• _WHAT TO PRODUCE_
Transcribe every row below word for word, keeping each number, bracket, and line break as it appears.

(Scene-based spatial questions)
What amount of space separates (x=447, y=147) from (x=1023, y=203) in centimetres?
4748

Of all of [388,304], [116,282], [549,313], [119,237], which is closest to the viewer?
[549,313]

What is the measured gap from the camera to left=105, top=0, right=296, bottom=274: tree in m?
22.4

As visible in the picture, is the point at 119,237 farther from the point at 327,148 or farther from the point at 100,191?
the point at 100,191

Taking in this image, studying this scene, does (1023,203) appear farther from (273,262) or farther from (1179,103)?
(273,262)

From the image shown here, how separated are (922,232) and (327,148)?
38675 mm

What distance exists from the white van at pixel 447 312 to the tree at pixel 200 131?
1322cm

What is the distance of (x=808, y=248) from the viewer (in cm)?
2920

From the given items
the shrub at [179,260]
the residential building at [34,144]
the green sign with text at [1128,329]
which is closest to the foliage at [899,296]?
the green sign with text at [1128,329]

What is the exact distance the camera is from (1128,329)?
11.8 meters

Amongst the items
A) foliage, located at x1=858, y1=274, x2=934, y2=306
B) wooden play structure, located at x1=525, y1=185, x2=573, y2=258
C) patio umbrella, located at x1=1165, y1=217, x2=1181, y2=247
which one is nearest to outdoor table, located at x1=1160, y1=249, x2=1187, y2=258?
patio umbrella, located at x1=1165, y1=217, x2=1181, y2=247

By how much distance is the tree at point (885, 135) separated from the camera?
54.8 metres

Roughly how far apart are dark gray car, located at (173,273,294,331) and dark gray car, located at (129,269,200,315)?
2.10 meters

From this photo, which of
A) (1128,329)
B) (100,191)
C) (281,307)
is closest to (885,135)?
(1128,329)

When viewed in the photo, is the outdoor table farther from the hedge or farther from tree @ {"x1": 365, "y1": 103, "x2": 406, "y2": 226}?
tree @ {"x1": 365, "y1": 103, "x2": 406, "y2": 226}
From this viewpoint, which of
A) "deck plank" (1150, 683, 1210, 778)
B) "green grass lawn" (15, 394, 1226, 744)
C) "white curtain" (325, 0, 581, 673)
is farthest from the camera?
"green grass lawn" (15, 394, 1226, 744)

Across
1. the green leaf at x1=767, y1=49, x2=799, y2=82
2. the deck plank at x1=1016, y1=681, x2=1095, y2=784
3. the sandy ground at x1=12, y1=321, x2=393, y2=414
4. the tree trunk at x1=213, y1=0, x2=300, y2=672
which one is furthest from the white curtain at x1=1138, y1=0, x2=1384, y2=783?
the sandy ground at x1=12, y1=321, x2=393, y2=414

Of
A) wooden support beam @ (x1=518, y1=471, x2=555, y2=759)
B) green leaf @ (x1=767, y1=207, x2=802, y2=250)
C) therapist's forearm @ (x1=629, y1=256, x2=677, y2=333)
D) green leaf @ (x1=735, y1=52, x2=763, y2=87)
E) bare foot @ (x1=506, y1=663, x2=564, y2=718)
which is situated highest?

• _FINAL ANSWER_
What amount of space separates (x=447, y=147) from (x=1023, y=203) in centimetres?
4748

Of all of [388,304], [116,282], [549,313], [119,237], which is closest to the viewer?
[549,313]

What is the measured gap from the camera to left=105, top=0, right=296, bottom=274: tree in m?
22.4

As visible in the picture, is the point at 119,237 farther from the point at 327,148 or farther from the point at 100,191?
the point at 100,191

Taking in this image, studying this scene, does (1023,203) appear farther from (273,262) or farther from (1179,103)?
(273,262)

From the image shown here, how separated are (922,232) and (327,148)?
38675 mm

What distance exists from the white van at pixel 447 312 to the tree at pixel 200 131?
1322cm

What is the distance of (x=808, y=248) from the viewer (in cm)?
2920

From the given items
the shrub at [179,260]
the residential building at [34,144]
the green sign with text at [1128,329]
which is closest to the foliage at [899,296]?
the green sign with text at [1128,329]

What is the exact distance the camera is from (1128,329)?
11.8 meters

Amongst the items
A) foliage, located at x1=858, y1=274, x2=934, y2=306
B) wooden play structure, located at x1=525, y1=185, x2=573, y2=258
C) patio umbrella, located at x1=1165, y1=217, x2=1181, y2=247
which one is nearest to outdoor table, located at x1=1160, y1=249, x2=1187, y2=258?
patio umbrella, located at x1=1165, y1=217, x2=1181, y2=247

By how much distance is the tree at point (885, 135) separated from the camera?
54.8 metres

Roughly how far apart are dark gray car, located at (173,273,294,331) and dark gray car, located at (129,269,200,315)?
2.10 meters

From this photo, which of
A) (1128,329)
B) (100,191)
C) (281,307)
is closest to (885,135)?
(1128,329)

When viewed in the photo, is the outdoor table farther from the hedge or farther from tree @ {"x1": 365, "y1": 103, "x2": 406, "y2": 226}?
tree @ {"x1": 365, "y1": 103, "x2": 406, "y2": 226}
From this viewpoint, which of
A) "deck plank" (1150, 683, 1210, 778)
B) "green grass lawn" (15, 394, 1226, 744)
C) "white curtain" (325, 0, 581, 673)
is farthest from the camera?
"green grass lawn" (15, 394, 1226, 744)

Across
1. the green leaf at x1=767, y1=49, x2=799, y2=82
2. the deck plank at x1=1016, y1=681, x2=1095, y2=784
3. the sandy ground at x1=12, y1=321, x2=393, y2=414
4. the tree trunk at x1=213, y1=0, x2=300, y2=672
which one is furthest from the white curtain at x1=1138, y1=0, x2=1384, y2=783?
the sandy ground at x1=12, y1=321, x2=393, y2=414

Of
A) wooden support beam @ (x1=518, y1=471, x2=555, y2=759)
B) green leaf @ (x1=767, y1=207, x2=802, y2=250)
C) therapist's forearm @ (x1=629, y1=256, x2=677, y2=333)
D) green leaf @ (x1=735, y1=52, x2=763, y2=87)
E) bare foot @ (x1=506, y1=663, x2=564, y2=718)
which is situated highest?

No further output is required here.